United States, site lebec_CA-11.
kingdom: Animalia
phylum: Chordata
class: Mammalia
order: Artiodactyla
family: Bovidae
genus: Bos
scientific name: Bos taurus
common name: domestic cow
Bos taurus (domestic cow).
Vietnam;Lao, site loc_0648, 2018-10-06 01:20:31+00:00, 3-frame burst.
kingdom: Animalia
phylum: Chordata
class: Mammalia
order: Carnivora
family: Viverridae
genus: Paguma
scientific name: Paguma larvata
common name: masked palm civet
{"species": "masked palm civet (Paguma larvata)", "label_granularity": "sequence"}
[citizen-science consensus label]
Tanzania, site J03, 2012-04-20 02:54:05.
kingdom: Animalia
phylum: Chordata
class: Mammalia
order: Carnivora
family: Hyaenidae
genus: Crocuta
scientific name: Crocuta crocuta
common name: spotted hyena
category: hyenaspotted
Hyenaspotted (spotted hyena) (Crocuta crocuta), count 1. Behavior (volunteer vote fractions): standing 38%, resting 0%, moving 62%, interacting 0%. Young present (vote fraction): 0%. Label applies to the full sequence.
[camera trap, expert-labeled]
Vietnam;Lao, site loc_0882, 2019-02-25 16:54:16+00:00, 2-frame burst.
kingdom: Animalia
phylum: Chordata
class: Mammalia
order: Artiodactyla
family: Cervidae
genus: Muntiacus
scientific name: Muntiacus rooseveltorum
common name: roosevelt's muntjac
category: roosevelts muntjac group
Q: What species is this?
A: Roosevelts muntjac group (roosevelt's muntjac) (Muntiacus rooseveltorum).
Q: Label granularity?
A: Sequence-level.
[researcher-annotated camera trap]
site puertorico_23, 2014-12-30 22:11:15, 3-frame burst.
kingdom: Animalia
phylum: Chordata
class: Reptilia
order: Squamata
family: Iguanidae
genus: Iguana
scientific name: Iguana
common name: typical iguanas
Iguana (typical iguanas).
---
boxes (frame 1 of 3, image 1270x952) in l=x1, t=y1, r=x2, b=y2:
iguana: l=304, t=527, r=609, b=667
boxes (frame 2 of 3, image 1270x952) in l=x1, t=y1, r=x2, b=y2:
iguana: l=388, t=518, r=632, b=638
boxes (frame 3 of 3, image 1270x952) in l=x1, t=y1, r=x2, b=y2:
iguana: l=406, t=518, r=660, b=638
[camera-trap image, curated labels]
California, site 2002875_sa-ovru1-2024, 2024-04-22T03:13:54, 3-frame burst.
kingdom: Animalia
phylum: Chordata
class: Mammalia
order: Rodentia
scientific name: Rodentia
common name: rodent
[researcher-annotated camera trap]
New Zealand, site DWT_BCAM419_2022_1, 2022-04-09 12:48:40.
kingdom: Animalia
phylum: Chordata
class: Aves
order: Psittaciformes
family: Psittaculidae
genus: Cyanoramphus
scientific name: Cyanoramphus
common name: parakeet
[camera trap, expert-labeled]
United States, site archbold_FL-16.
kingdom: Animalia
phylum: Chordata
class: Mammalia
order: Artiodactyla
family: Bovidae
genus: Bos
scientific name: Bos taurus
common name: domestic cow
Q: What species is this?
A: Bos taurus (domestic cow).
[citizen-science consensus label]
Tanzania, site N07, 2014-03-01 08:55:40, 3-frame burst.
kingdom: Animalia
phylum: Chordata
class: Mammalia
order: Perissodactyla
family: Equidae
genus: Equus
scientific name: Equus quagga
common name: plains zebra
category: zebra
________________________
Nothing but an exact copy of the records belongs in the answer.

United States, site lebec_CA-11.
kingdom: Animalia
phylum: Chordata
class: Mammalia
order: Artiodactyla
family: Bovidae
genus: Bos
scientific name: Bos taurus
common name: domestic cow
Bos taurus (domestic cow).
Vietnam;Lao, site loc_0648, 2018-10-06 01:20:31+00:00, 3-frame burst.
kingdom: Animalia
phylum: Chordata
class: Mammalia
order: Carnivora
family: Viverridae
genus: Paguma
scientific name: Paguma larvata
common name: masked palm civet
{"species": "masked palm civet (Paguma larvata)", "label_granularity": "sequence"}
[citizen-science consensus label]
Tanzania, site J03, 2012-04-20 02:54:05.
kingdom: Animalia
phylum: Chordata
class: Mammalia
order: Carnivora
family: Hyaenidae
genus: Crocuta
scientific name: Crocuta crocuta
common name: spotted hyena
category: hyenaspotted
Hyenaspotted (spotted hyena) (Crocuta crocuta), count 1. Behavior (volunteer vote fractions): standing 38%, resting 0%, moving 62%, interacting 0%. Young present (vote fraction): 0%. Label applies to the full sequence.
[camera trap, expert-labeled]
Vietnam;Lao, site loc_0882, 2019-02-25 16:54:16+00:00, 2-frame burst.
kingdom: Animalia
phylum: Chordata
class: Mammalia
order: Artiodactyla
family: Cervidae
genus: Muntiacus
scientific name: Muntiacus rooseveltorum
common name: roosevelt's muntjac
category: roosevelts muntjac group
Q: What species is this?
A: Roosevelts muntjac group (roosevelt's muntjac) (Muntiacus rooseveltorum).
Q: Label granularity?
A: Sequence-level.
[researcher-annotated camera trap]
site puertorico_23, 2014-12-30 22:11:15, 3-frame burst.
kingdom: Animalia
phylum: Chordata
class: Reptilia
order: Squamata
family: Iguanidae
genus: Iguana
scientific name: Iguana
common name: typical iguanas
Iguana (typical iguanas).
---
boxes (frame 1 of 3, image 1270x952) in l=x1, t=y1, r=x2, b=y2:
iguana: l=304, t=527, r=609, b=667
boxes (frame 2 of 3, image 1270x952) in l=x1, t=y1, r=x2, b=y2:
iguana: l=388, t=518, r=632, b=638
boxes (frame 3 of 3, image 1270x952) in l=x1, t=y1, r=x2, b=y2:
iguana: l=406, t=518, r=660, b=638
[camera-trap image, curated labels]
California, site 2002875_sa-ovru1-2024, 2024-04-22T03:13:54, 3-frame burst.
kingdom: Animalia
phylum: Chordata
class: Mammalia
order: Rodentia
scientific name: Rodentia
common name: rodent
[researcher-annotated camera trap]
New Zealand, site DWT_BCAM419_2022_1, 2022-04-09 12:48:40.
kingdom: Animalia
phylum: Chordata
class: Aves
order: Psittaciformes
family: Psittaculidae
genus: Cyanoramphus
scientific name: Cyanoramphus
common name: parakeet
[camera trap, expert-labeled]
United States, site archbold_FL-16.
kingdom: Animalia
phylum: Chordata
class: Mammalia
order: Artiodactyla
family: Bovidae
genus: Bos
scientific name: Bos taurus
common name: domestic cow
Q: What species is this?
A: Bos taurus (domestic cow).
[citizen-science consensus label]
Tanzania, site N07, 2014-03-01 08:55:40, 3-frame burst.
kingdom: Animalia
phylum: Chordata
class: Mammalia
order: Perissodactyla
family: Equidae
genus: Equus
scientific name: Equus quagga
common name: plains zebra
category: zebra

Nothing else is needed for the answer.